Michael Robinson, chief technology strategist at Moneymorning.com, told CNBC that if the issues with Samsung's flagship smartphone were not resolved soon, the company could miss the crucial holiday season. Doing so could hit Samsung's sales and give competitors a leg up.
"If they skip the Christmas selling season, it's going to be even worse," Robinson told "Squawk Box" on Tuesday. "On the other hand, they can't really rush [into introducing new Note 7 handsets into the market]," he said.
Nomura analysts C.W. Chung and Chris Chang said in a Tuesday note that the worst case scenario for the Note 7 would be the "termination of Note 7 sales and disposal of existing inventory of three million-plus units sold in third quarter of 2016."
But Robinson dismissed the notion that Samsung could ditch the Note 7 model altogether, because this would aggravate the quality control issues and worsen the public relations disaster. On Tuesday morning, Samsung confirmed that Note 7 production and sales were permanently being halted.
"They need to have some kind of good quality product out in the market," he said.
The South Korean electronics giant announced early Tuesday morning that it would ask all of its global partners to stop sales and exchanges of the Note 7 as it investigates overheating issues in the devices.

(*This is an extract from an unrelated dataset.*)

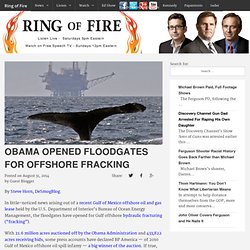 Obama Opened Floodgates For Offshore Fracking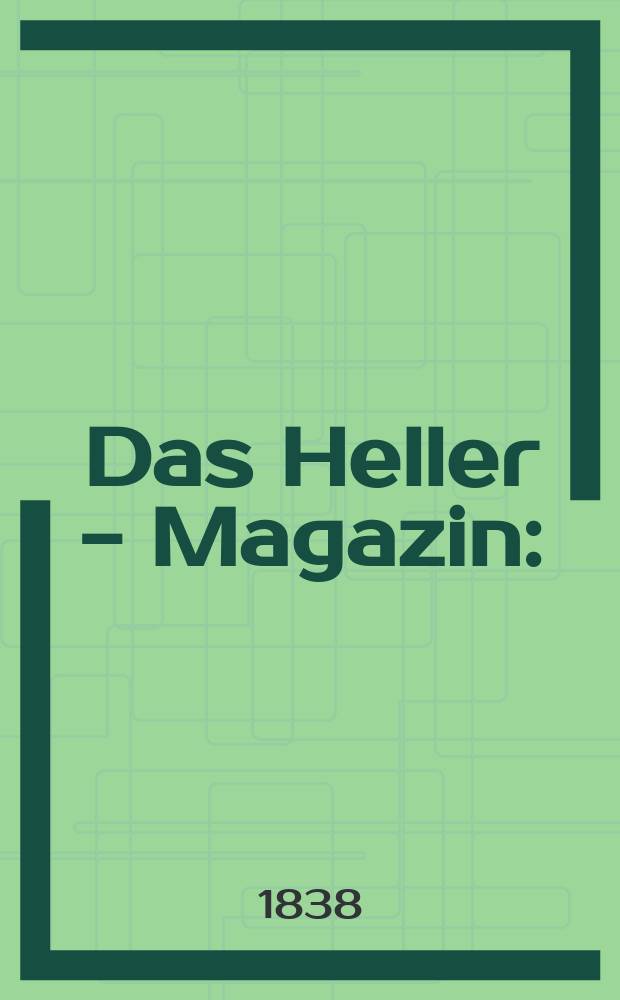 Das Heller - Magazin : (Nebst Bilder - Atlas) Eine Zeitschrift zur Verbreitung gemeinnütziger Kenntnisse, besorgt von einer Gesellschaft Gelehrter. 1838, №24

It also warned all users to power down their devices.
This followed the company's recall of the original Note 7 model due to problems with a flammable battery, and multiple reports that the supposedly safe replacement handsets given to users were also overheating.
Major U.S. and Australian mobile carriers have suspended or halted sales of Note 7s, and on Monday Reuters reported that the Korean Agency for Technology and Standards had confirmed that there were possible defects in the replacement smartphones.